▸ **PROBLEM REQUIREMENTS**
I need all the entries repeated exactly as written.
_ _ _ _
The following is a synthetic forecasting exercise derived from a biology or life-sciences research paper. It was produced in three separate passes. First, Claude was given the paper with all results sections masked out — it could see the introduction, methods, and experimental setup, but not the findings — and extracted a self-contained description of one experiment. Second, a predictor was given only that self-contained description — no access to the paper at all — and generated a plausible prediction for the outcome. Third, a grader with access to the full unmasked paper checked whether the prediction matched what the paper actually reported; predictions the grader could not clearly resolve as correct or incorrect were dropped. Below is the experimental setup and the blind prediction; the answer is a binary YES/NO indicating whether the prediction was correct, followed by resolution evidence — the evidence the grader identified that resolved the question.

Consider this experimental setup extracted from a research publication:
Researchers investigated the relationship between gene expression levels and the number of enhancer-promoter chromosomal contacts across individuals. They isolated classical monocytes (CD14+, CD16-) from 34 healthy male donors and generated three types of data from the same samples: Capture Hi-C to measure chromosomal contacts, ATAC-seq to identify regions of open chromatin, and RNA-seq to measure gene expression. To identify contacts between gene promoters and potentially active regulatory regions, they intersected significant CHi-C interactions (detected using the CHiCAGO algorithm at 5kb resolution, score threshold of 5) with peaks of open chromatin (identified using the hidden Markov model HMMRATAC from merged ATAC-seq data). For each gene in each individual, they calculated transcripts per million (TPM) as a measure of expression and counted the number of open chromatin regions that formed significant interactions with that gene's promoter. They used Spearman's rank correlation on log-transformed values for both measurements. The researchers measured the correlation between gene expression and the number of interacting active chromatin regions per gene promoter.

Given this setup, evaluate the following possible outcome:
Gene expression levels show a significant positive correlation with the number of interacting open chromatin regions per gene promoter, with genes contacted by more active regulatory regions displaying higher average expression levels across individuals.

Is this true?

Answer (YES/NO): YES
_ _ _ _
▸ **SOLUTION TO THIS EXERCISE**
The following is a synthetic forecasting exercise derived from a biology or life-sciences research paper. It was produced in three separate passes. First, Claude was given the paper with all results sections masked out — it could see the introduction, methods, and experimental setup, but not the findings — and extracted a self-contained description of one experiment. Second, a predictor was given only that self-contained description — no access to the paper at all — and generated a plausible prediction for the outcome. Third, a grader with access to the full unmasked paper checked whether the prediction matched what the paper actually reported; predictions the grader could not clearly resolve as correct or incorrect were dropped. Below is the experimental setup and the blind prediction; the answer is a binary YES/NO indicating whether the prediction was correct, followed by resolution evidence — the evidence the grader identified that resolved the question.

Consider this experimental setup extracted from a research publication:
Researchers investigated the relationship between gene expression levels and the number of enhancer-promoter chromosomal contacts across individuals. They isolated classical monocytes (CD14+, CD16-) from 34 healthy male donors and generated three types of data from the same samples: Capture Hi-C to measure chromosomal contacts, ATAC-seq to identify regions of open chromatin, and RNA-seq to measure gene expression. To identify contacts between gene promoters and potentially active regulatory regions, they intersected significant CHi-C interactions (detected using the CHiCAGO algorithm at 5kb resolution, score threshold of 5) with peaks of open chromatin (identified using the hidden Markov model HMMRATAC from merged ATAC-seq data). For each gene in each individual, they calculated transcripts per million (TPM) as a measure of expression and counted the number of open chromatin regions that formed significant interactions with that gene's promoter. They used Spearman's rank correlation on log-transformed values for both measurements. The researchers measured the correlation between gene expression and the number of interacting active chromatin regions per gene promoter.

Given this setup, evaluate the following possible outcome:
Gene expression levels show a significant positive correlation with the number of interacting open chromatin regions per gene promoter, with genes contacted by more active regulatory regions displaying higher average expression levels across individuals.

Is this true?

Answer (YES/NO): YES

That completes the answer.